Building a Markov Model from source text and using it to generate new text.

Motivation

Markov Models can be used to create n-gram based language models - that is they can be used to calculate the probability of subsequent tokens after each n-gram.

Generated text from n-gram based language models, although not always syntactically correct, does roughly approximate the training corpus. Some of the generated text is in fact quite interesting!

Getting the Data

To train a Markov Model we need some source text to train on. Here we load The Beautiful and the Damned by F. Scott Fitzgerald.

Bright Wire includes a simple tokeniser that splits text into words, numbers and punctuation tokens, and forms sentences from those tokens.

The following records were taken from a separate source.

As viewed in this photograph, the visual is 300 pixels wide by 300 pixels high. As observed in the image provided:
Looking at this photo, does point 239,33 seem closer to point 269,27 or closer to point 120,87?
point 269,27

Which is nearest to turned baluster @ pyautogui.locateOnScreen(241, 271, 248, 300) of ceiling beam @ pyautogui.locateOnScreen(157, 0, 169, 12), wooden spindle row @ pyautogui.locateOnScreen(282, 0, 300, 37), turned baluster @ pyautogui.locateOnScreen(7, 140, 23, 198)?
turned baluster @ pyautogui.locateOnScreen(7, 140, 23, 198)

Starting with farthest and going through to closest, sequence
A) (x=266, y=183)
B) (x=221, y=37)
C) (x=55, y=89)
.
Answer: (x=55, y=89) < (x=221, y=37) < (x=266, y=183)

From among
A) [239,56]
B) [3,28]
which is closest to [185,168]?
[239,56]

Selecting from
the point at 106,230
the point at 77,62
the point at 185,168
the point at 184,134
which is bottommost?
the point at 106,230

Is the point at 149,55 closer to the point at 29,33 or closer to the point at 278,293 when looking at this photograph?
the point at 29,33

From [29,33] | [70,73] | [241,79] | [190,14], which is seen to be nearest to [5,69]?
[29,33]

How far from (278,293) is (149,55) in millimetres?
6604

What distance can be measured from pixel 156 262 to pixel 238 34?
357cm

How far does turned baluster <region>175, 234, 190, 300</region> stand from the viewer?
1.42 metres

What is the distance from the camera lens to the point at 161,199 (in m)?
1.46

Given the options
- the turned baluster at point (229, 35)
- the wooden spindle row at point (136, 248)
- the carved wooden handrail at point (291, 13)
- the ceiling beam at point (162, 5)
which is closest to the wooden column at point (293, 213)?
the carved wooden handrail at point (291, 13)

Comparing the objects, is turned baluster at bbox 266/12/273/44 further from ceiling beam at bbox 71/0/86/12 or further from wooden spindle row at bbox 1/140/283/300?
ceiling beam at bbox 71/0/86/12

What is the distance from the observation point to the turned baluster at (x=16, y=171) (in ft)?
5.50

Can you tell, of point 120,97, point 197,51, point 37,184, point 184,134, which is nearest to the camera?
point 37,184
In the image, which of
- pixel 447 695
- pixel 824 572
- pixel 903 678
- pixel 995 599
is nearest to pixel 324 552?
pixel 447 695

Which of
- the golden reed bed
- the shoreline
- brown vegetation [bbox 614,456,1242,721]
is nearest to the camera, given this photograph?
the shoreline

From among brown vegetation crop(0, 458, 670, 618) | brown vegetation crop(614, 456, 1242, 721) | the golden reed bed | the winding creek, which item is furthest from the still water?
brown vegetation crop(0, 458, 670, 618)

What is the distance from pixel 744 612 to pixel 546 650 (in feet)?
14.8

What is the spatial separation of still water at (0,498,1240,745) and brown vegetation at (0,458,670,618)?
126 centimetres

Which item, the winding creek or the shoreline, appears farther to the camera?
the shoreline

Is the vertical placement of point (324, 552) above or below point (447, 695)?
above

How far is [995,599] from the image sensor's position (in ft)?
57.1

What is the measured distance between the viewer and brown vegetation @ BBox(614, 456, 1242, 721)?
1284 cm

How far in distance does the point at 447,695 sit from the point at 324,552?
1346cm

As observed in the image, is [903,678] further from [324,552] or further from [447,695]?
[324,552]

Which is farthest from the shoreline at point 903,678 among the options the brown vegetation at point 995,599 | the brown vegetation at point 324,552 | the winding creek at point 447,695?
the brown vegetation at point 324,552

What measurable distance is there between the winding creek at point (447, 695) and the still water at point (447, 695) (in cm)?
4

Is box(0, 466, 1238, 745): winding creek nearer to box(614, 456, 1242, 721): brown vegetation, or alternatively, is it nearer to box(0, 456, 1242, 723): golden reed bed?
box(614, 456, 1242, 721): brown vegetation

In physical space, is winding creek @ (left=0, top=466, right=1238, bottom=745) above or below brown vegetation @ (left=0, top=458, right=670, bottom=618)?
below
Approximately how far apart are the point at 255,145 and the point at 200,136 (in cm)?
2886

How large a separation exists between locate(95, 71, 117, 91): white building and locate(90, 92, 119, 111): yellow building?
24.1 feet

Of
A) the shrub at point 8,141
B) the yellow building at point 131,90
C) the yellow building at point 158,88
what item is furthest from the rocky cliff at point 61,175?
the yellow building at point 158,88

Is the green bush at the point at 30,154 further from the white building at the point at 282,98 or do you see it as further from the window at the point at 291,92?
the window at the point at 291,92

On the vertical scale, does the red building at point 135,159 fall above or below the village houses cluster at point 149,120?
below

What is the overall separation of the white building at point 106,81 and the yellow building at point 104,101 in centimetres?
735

using var reader = GetStreamReader(context, "beautiful_and_damned.txt", "http://www.gutenberg.org/cache/epub/9830/pg9830.txt");
var data = reader.ReadToEnd();
var pos = data.IndexOf("CHAPTER I", StringComparison.Ordinal);
var mainText = data[(pos + 9)..].Trim();

return new SentenceTable(context, SimpleTokeniser.FindSentences(SimpleTokeniser.Tokenise(mainText)));

Training the Model

When training a Markov Model we need to choose the window size - the count of tokens that are used as the basis for each probability table of subsequent tokens. For this example we are using n-grams of size 3.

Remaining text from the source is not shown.